The Ray House, which is still preserved on the battlefield, dates to before the Civil War, and was used as a field hospital following the battle. General Lyon's body was brought to the Ray House by Confederate soldiers after the Union army retreated from the field. The house is open for tours during limited hours over the summer. The tour loop also includes a stop at Bloody Hill, the site of heavy fighting during the battle, as well as the site of Lyon's death. The site of Lyon's death is marked with a monument, which was dedicated in 1928. Several cannons are also on display at Bloody Hill.

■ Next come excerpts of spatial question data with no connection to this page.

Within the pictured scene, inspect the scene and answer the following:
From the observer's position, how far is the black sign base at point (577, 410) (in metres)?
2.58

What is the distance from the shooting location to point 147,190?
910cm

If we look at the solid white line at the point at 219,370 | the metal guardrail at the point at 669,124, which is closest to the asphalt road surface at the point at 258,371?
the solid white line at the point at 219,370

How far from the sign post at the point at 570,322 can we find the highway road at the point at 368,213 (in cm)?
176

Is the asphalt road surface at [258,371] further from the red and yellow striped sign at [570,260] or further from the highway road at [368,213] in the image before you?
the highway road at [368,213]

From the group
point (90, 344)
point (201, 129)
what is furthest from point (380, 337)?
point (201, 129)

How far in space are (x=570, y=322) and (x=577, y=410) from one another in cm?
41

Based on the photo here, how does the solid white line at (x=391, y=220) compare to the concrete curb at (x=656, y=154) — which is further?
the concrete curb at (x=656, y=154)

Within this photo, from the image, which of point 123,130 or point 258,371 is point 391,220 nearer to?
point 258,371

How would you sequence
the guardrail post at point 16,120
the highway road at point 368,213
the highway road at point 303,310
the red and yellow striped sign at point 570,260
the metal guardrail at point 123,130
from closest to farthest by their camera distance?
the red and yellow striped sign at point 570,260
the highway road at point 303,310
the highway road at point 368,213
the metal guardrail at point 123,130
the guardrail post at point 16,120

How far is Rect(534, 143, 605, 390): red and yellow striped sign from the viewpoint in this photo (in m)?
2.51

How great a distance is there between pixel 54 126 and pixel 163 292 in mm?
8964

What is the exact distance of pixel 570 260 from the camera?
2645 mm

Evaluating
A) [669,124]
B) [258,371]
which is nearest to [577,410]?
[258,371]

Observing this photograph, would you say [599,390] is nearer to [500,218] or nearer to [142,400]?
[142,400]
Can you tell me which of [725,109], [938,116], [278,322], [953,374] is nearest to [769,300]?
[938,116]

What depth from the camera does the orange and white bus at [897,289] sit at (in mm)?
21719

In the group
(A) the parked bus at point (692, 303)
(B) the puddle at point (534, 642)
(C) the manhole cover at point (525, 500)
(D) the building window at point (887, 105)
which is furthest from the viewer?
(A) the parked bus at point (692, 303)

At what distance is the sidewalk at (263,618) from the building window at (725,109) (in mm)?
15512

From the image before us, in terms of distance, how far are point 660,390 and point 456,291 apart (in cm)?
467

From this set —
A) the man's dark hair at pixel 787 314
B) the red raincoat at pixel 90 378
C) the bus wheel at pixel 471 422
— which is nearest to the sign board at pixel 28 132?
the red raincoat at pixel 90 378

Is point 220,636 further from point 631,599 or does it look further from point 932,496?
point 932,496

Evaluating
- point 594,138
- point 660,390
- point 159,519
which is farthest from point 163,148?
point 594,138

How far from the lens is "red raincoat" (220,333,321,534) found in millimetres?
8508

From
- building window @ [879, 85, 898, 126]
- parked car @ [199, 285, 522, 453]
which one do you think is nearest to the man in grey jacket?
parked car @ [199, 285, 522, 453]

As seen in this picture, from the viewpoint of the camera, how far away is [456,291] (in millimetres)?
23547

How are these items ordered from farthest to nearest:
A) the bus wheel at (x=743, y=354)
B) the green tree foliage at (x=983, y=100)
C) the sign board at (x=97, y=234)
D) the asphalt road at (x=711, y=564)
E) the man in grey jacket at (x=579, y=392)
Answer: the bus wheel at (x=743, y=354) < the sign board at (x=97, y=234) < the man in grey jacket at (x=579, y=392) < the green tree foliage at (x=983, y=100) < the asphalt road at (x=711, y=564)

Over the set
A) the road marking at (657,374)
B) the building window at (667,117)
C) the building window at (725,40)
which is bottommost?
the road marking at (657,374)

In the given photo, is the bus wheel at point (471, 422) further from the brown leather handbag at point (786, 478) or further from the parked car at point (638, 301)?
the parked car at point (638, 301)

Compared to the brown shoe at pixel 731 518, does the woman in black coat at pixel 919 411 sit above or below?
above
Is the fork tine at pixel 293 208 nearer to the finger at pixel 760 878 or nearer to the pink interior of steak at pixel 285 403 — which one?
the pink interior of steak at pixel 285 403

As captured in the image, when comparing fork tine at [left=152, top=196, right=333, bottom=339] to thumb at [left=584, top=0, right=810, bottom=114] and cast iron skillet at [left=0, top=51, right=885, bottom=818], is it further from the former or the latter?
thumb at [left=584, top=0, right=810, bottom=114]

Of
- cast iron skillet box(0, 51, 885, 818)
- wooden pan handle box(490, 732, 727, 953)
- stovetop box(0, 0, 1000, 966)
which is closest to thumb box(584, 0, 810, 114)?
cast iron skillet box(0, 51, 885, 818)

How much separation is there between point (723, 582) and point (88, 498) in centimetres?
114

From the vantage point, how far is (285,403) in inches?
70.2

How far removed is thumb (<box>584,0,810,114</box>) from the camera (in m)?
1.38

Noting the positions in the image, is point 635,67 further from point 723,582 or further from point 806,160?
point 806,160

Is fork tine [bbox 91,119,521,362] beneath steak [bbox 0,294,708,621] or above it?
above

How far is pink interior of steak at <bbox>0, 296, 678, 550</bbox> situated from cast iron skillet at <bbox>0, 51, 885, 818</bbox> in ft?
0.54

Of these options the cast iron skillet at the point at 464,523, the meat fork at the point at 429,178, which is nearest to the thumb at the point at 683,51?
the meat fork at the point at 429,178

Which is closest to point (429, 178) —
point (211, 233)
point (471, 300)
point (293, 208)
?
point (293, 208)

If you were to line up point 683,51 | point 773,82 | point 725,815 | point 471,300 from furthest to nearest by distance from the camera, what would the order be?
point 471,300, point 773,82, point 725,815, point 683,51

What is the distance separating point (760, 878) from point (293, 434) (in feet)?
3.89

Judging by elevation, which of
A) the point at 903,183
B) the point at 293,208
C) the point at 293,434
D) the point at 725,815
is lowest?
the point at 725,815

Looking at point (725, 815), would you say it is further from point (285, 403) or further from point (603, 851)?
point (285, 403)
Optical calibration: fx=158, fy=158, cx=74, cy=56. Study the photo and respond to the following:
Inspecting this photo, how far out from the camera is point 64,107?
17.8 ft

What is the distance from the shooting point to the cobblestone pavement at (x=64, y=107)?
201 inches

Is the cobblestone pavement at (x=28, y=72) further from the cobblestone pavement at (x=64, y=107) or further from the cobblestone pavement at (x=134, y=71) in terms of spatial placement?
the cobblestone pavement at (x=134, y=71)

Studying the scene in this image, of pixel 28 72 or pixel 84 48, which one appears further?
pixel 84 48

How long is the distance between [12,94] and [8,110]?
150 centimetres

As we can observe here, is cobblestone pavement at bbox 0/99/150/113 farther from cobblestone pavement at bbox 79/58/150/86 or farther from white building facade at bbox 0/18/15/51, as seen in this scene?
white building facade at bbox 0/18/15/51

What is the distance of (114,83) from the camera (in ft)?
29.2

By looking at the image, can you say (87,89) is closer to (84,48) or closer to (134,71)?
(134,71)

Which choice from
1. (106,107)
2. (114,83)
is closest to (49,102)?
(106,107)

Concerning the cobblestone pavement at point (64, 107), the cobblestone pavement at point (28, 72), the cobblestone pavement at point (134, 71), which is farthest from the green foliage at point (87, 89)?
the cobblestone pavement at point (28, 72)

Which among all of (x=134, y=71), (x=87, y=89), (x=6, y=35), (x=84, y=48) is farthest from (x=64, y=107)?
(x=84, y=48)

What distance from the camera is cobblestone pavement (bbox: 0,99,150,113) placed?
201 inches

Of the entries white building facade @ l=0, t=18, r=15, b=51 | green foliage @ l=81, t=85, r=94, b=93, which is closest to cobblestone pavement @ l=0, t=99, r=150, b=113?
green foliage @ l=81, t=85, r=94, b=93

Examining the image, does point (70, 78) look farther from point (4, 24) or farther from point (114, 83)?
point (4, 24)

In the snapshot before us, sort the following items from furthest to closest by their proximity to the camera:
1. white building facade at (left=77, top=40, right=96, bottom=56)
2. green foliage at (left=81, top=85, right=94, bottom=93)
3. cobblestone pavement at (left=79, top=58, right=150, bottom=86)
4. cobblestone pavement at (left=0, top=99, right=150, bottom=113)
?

The battlefield also includes several features besides those on the tour road. One of these is the John K. and Ruth Hulston Civil War Research Library, which was founded in 1985. The library contains over 12,000 books about the Civil War, with an emphasis on the Trans-Mississippi Theater. The library also has digital access to Civil War genealogical information and some regimental histories. Also on the battlefield site is the Wilson's Creek Civil War Museum (formerly known as the General Sweeny Museum), which contains artifacts and exhibits relating to the Trans-Mississippi Theater of the American Civil War.

== Newtonia ==
The Mathew H. Ritchey House and 25 acres of battlefields of the First Battle of Newtonia and Second Battle of Newtonia including the Old Newtonia Cemetery in Newtonia, Missouri, about 45 miles away, were added to Wilson's Creek National Battlefield in 2022 by the Consolidated Appropriations Act, 2023, despite National Park Service opposition due to the lack of connection, need for protection, or enhancement of public enjoyment.